To analyze the inequalities involving rational approximations, we need to find the approximate values of the square roots involved.
- \( \sqrt{12} \) is approximately \( 3.464 \) (since \( 3.464^2 \approx 12 \)).
- \( \sqrt{16} = 4 \).
Now, let's evaluate the given statements:
- \( \sqrt{12} < n \) - This means \( n \) should be greater than approximately \( 3.464 \).
- \( \sqrt{16} < 4 \) - This statement is false because \( \sqrt{16} = 4 \).
- \( \sqrt{16} > 4 \) - This statement is false because \( \sqrt{16} = 4 \).
- \( \sqrt{12} > n \) - This means \( n \) should be less than approximately \( 3.464 \).
Depending on the value of \( n \), the following are possible conclusions:
- If \( n < 3.464 \), then \( \sqrt{12} > n \).
- If \( n > 3.464 \), then \( \sqrt{12} < n \).
Given that \( \sqrt{16} = 4 \), options 2 and 3 can be immediately ruled out.
Therefore, if we are looking for a true statement with respect to \( n \) only, we conclude that if \( n \) is not defined, both \( \sqrt{12} < n \) and \( \sqrt{12} > n \) can be true depending on the value of \( n \). However, the only absolutely false statements are:
- \( \sqrt{16} < 4 \) (false)
- \( \sqrt{16} > 4 \) (false)
So based on rational approximations and the values we calculated:
- \( \sqrt{12} < n \) or \( \sqrt{12} > n \) can be true depending on \( n \).
- The false statements are the ones involving the square root of 16 compared with 4.

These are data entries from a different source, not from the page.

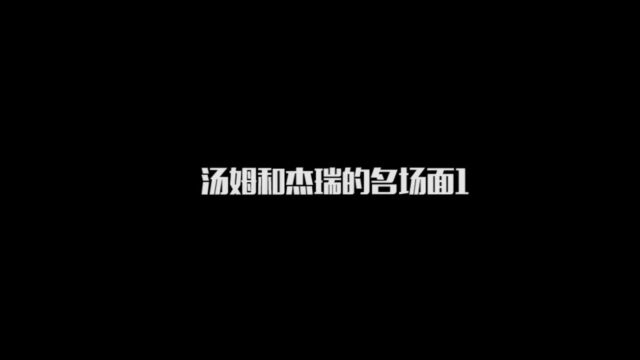 汤姆和杰瑞的名场面1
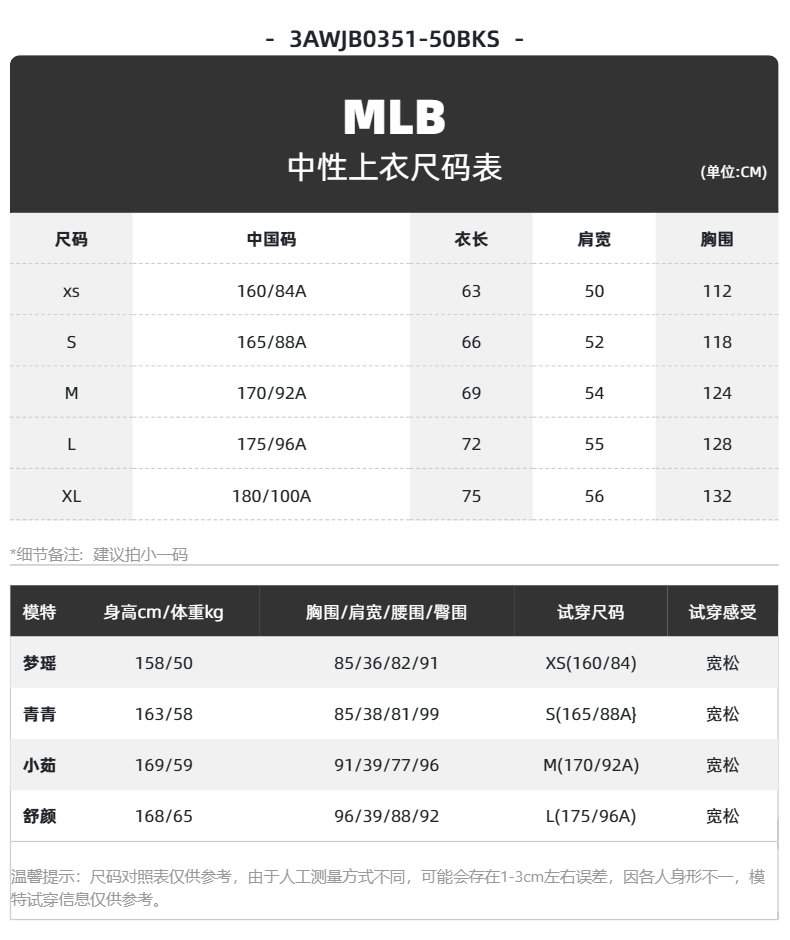 - 3AWJB0351-50BKS -

MLB
中性上衣尺码表
(单位:CM)

| 尺码 | 中国码 | 衣长 | 肩宽 | 胸围 |
|---|---|---|---|---|
| xs | 160/84A | 63 | 50 | 112 |
| S | 165/88A | 66 | 52 | 118 |
| M | 170/92A | 69 | 54 | 124 |
| L | 175/96A | 72 | 55 | 128 |
| XL | 180/100A | 75 | 56 | 132 |

*细节备注：建议拍小一码

| 模特 | 身高cm/体重kg | 胸围/肩宽/腰围/臀围 | 试穿尺码 | 试穿感受 |
|---|---|---|---|---|
| 梦瑶 | 158/50 | 85/36/82/91 | XS(160/84) | 宽松 |
| 青青 | 163/58 | 85/38/81/99 | S(165/88A} | 宽松 |
| 小茹 | 169/59 | 91/39/77/96 | M(170/92A) | 宽松 |
| 舒颜 | 168/65 | 96/39/88/92 | L(175/96A) | 宽松 |

温馨提示：尺码对照表仅供参考，由于人工测量方式不同，可能会存在1-3cm左右误差，因各人身形不一，模特试穿信息仅供参考。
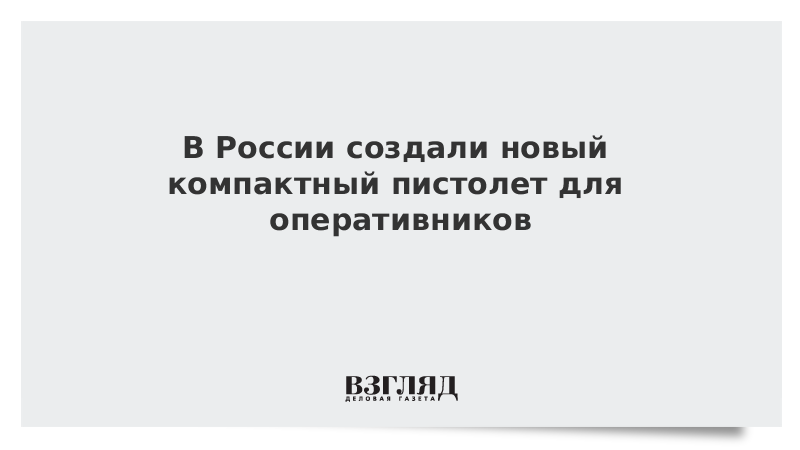 В России создали новый компактный пистолет для оперативников

ВЗГЛЯД
ДЕЛОВАЯ ГАЗЕТА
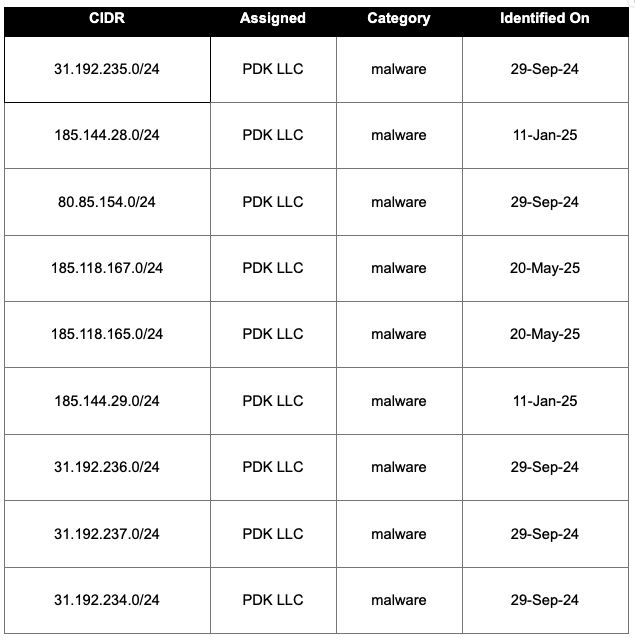 | CIDR | Assigned | Category | Identified On |
|---|---|---|---|
| 31.192.235.0/24 | PDK LLC | malware | 29-Sep-24 |
| 185.144.28.0/24 | PDK LLC | malware | 11-Jan-25 |
| 80.85.154.0/24 | PDK LLC | malware | 29-Sep-24 |
| 185.118.167.0/24 | PDK LLC | malware | 20-May-25 |
| 185.118.165.0/24 | PDK LLC | malware | 20-May-25 |
| 185.144.29.0/24 | PDK LLC | malware | 11-Jan-25 |
| 31.192.236.0/24 | PDK LLC | malware | 29-Sep-24 |
| 31.192.237.0/24 | PDK LLC | malware | 29-Sep-24 |
| 31.192.234.0/24 | PDK LLC | malware | 29-Sep-24 |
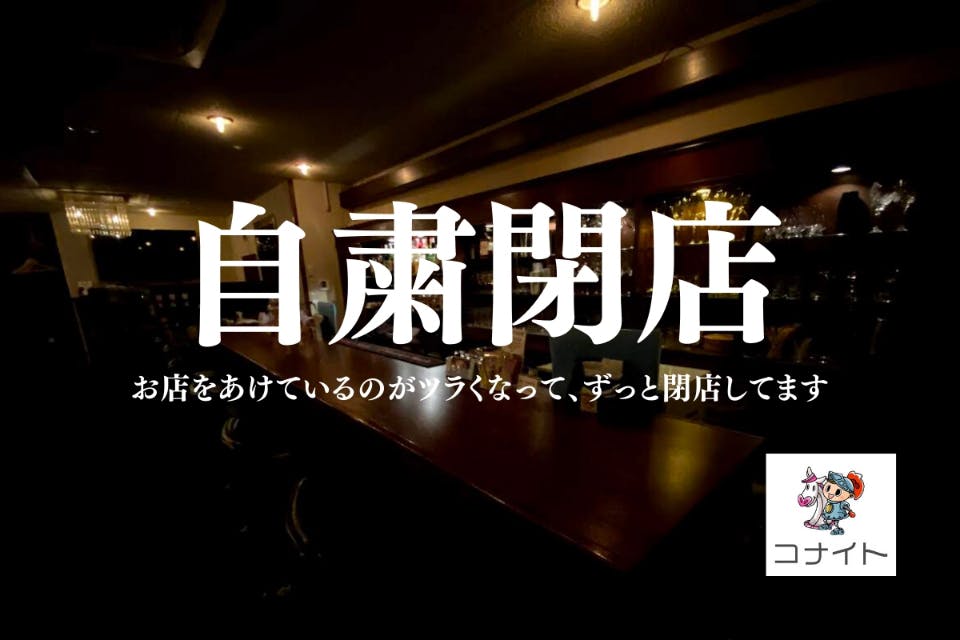 自粛閉店

お店をあけているのがツラくなって、ずっと閉店してます

コナイト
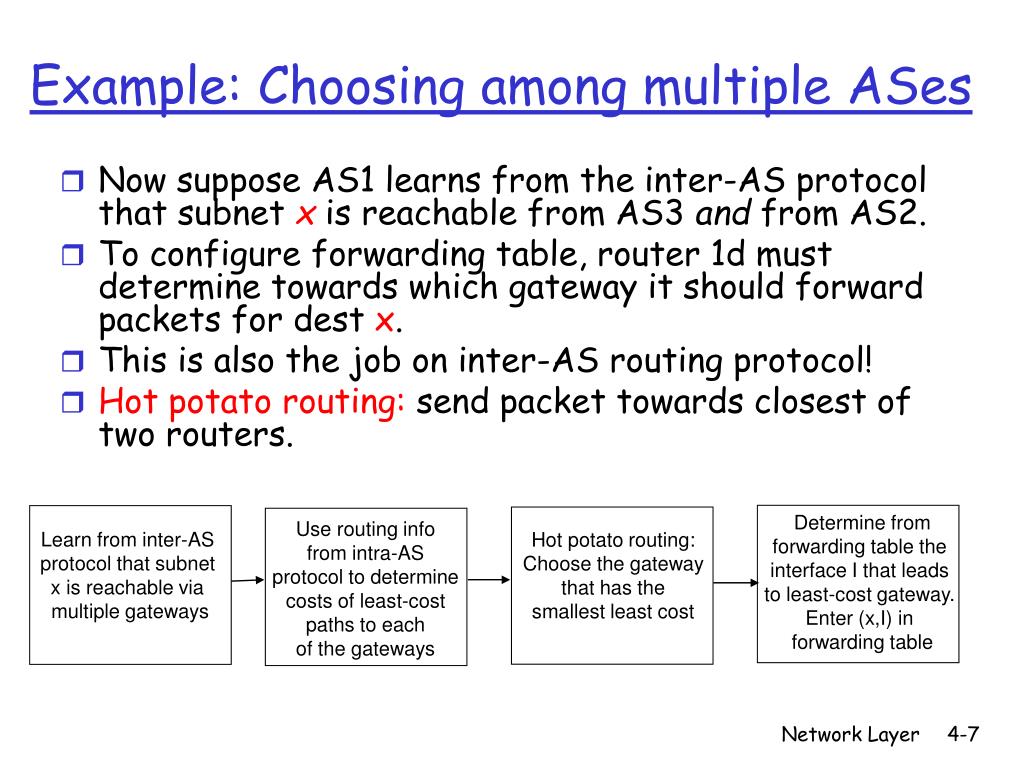 Example: Choosing among multiple ASes

Now suppose AS1 learns from the inter-AS protocol that subnet x is reachable from AS3 and from AS2.

To configure forwarding table, router 1d must determine towards which gateway it should forward packets for dest x.

This is also the job on inter-AS routing protocol!

Hot potato routing: send packet towards closest of two routers.

Learn from inter-AS protocol that subnet x is reachable via multiple gateways

Use routing info from intra-AS protocol to determine costs of least-cost paths to each of the gateways

Hot potato routing: Choose the gateway that has the smallest least cost

Determine from forwarding table the interface I that leads to least-cost gateway. Enter (x,I) in forwarding table

Network Layer 4-7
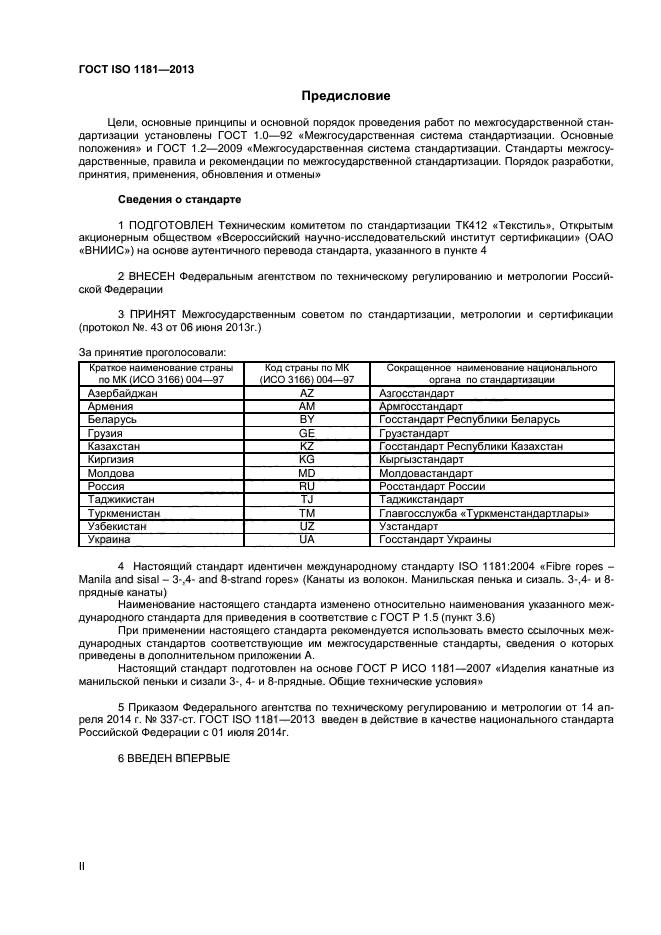 ГОСТ ISO 1181—2013

Предисловие

Цели, основные принципы и основной порядок проведения работ по межгосударственной стандартизации установлены ГОСТ 1.0—92 «Межгосударственная система стандартизации. Основные положения» и ГОСТ 1.2—2009 «Межгосударственная система стандартизации. Стандарты межгосударственные, правила и рекомендации по межгосударственной стандартизации. Порядок разработки, принятия, применения, обновления и отмены»

Сведения о стандарте

1 ПОДГОТОВЛЕН Техническим комитетом по стандартизации ТК412 «Текстиль», Открытым акционерным обществом «Всероссийский научно-исследовательский институт сертификации» (ОАО «ВНИИС») на основе аутентичного перевода стандарта, указанного в пункте 4

2 ВНЕСЕН Федеральным агентством по техническому регулированию и метрологии Российской Федерации

3 ПРИНЯТ Межгосударственным советом по стандартизации, метрологии и сертификации (протокол №. 43 от 06 июня 2013г.)

За принятие проголосовали:

| Краткое наименование страны по МК (ИСО 3166) 004—97 | Код страны по МК (ИСО 3166) 004—97 | Сокращенное наименование национального органа по стандартизации |
|---|---|---|
| Азербайджан | AZ | Азгосстандарт |
| Армения | AM | Армгосстандарт |
| Беларусь | BY | Госстандарт Республики Беларусь |
| Грузия | GE | Грузстандарт |
| Казахстан | KZ | Госстандарт Республики Казахстан |
| Киргизия | KG | Кыргызстандарт |
| Молдова | MD | Молдовастандарт |
| Россия | RU | Росстандарт России |
| Таджикистан | TJ | Таджикстандарт |
| Туркменистан | TM | Главгосслужба «Туркменстандартлары» |
| Узбекистан | UZ | Узстандарт |
| Украина | UA | Госстандарт Украины |

4 Настоящий стандарт идентичен международному стандарту ISO 1181:2004 «Fibre ropes – Manila and sisal – 3-,4- and 8-strand ropes» (Канаты из волокон. Манильская пенька и сизаль. 3-,4- и 8-прядные канаты)

Наименование настоящего стандарта изменено относительно наименования указанного международного стандарта для приведения в соответствие с ГОСТ Р 1.5 (пункт 3.6)

При применении настоящего стандарта рекомендуется использовать вместо ссылочных международных стандартов соответствующие им межгосударственные стандарты, сведения о которых приведены в дополнительном приложении А.

Настоящий стандарт подготовлен на основе ГОСТ Р ИСО 1181—2007 «Изделия канатные из манильской пеньки и сизали 3-, 4- и 8-прядные. Общие технические условия»

5 Приказом Федерального агентства по техническому регулированию и метрологии от 14 апреля 2014 г. № 337-ст. ГОСТ ISO 1181—2013 введен в действие в качестве национального стандарта Российской Федерации с 01 июля 2014г.

6 ВВЕДЕН ВПЕРВЫЕ

II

Thus, the only definitively true statement when comparing \( \sqrt{12} \) and a variable \( n \), is conditional:
- \( \sqrt{12} > n \) if \( n < 3.464\)
- \( \sqrt{12} < n \) if \( n > 3.464\)
Without specific values for \( n \), we cannot conclusively say one is always true.
To summarize, the only non-conditional true statement is about \( \sqrt{16} \):
- False statements: \( \sqrt{16} < 4 \) and \( \sqrt{16} > 4 \).
- Conditional on \( n \): \( \sqrt{12} \) could be less than or greater than \( n \).